Mas duas coisas eu penso e não escondo:

1. Realmente, gostaria que o PlayStation 3 brasileiro custasse menos, assim como gostaria que o Xbox 360 brasileiro estivesse mais em conta. Não apenas isso, adoraria que o brasileiro, de um modo geral, tivesse condições melhores de adquirir os produtos de consumo que tanto deseja.

2. Tenho certeza que tem gente que gosta de reclamar simplesmente por reclamar. E que mesmo que o PS3 fosse anunciado a R$ 800, muitos iriam chiar sem constrangimento. É interessante o fato de muita gente se tornar doutor em economia nessas horas, mostrando que sabe fazer matemática muito melhor do que os executivos da Sony, Microsoft e Nintendo.
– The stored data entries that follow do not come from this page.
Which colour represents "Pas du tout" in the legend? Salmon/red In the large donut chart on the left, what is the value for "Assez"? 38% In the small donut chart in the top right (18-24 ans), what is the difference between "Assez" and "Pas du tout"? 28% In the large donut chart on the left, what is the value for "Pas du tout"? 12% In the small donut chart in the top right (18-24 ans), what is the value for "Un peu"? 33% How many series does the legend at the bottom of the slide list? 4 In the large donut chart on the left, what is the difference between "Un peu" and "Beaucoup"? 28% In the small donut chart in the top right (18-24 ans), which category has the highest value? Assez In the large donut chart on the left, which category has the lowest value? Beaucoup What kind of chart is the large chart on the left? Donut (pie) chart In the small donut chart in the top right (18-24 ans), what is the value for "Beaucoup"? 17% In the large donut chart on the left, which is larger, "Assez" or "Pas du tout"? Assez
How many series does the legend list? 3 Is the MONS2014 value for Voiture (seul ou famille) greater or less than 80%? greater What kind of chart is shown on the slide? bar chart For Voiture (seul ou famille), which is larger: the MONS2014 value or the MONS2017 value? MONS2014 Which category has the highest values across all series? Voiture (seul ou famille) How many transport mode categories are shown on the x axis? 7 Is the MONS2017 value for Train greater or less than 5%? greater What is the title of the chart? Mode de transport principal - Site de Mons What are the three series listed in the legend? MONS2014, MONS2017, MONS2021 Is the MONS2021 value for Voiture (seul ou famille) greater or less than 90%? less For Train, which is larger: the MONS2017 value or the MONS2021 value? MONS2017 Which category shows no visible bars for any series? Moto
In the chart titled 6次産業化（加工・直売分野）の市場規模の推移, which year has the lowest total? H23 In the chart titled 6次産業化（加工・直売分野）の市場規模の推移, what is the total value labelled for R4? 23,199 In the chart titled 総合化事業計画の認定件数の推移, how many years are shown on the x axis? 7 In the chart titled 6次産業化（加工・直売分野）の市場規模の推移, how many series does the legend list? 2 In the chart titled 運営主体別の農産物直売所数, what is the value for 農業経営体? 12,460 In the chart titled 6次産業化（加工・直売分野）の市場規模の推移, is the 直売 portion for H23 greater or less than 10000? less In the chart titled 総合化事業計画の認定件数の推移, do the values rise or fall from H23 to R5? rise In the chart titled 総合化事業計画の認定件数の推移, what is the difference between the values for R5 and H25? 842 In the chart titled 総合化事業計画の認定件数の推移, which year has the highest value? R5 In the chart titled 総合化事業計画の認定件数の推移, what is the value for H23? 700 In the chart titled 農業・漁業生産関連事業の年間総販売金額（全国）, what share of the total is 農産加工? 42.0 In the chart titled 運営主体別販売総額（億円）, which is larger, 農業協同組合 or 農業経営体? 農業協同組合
É claro que a gente deseja que mais e mais pessoas tenham acesso aos consoles de ponta. Certamente, é esse também o desejo das fabricantes de videogames. Ao mesmo tempo, essas empresas não estão nessa por filantropia. O negócio desses caras é ganhar dinheiro, única e simplesmente. Se não fosse isso, não compensaria em nada o esforço de desenvolver uma nova máquina de videogame a cada sete anos. Logo, esses fabricantes podem colocar seus produtos à venda pelos preços que lhes der na telha. Ninguém, em lugar nenhum do mundo, é obrigado a comprar qualquer coisa. Eles vendem o que e como quiserem; nós compramos se assim for o nosso desejo. É assim com qualquer relação comercial normal, e é assim que sempre o será.

Isso tudo é óbvio, mas serve para você se lembrar de não gastar tanta energia reclamando que o videogame é absurdo de caro ou que a empresa X ou o executivo Y são mentirosos e inescrupulosos. Nada irá mudar o fato de que o produto custa mais do que a maioria dos brasileiros pode pagar. Mas você tem alternativas, se assim o desejar. Na lei da oferta e da procura, deveria vencer o consumidor. Então, se achou caro o PS3 da Sony Brasil e ainda assim precisa ter um videogame em casa, corra atrás de outro preço. Certamente, irá encontrar algo que se adapte melhor ao seu bolso. A internet é um mundo vasto e amigável.

E por favor, não me compreenda mal. Não falei que você não deva reclamar do que acha errado. Só acho que menos energia negativa poderia ser dispensada com esse tema, porque neste caso específico, estamos falando de uma causa perdida. O que está feito, está feito, pelo menos neste momento. Eventualmente (e assim como rolou com o Xbox 360 e o Wii), o preço do PS3 deverá cair – mas provavelmente, será uma redução insuficiente para fazer o nosso PlayStation 3 ser considerado barato . O preço pode cair cinco vezes em um mesmo ano e nunca será considerado acessível.

Porque, afinal (e muita gente se esquece disso),  game NÃO é entretenimento de massa . Reitero, ainda em negrito – videogame jamais será considerado um produto barato – seja aqui, seja nos Estados Unidos, seja no Japão. Felizardo é aquele que hoje tem pleno acesso a eles. Talvez um dia seja algo acessível à maioria. Eu, de minha parte, torço para que aconteça logo. Enquanto isso seguimos por aqui, questionando, analisando e reportando os fatos.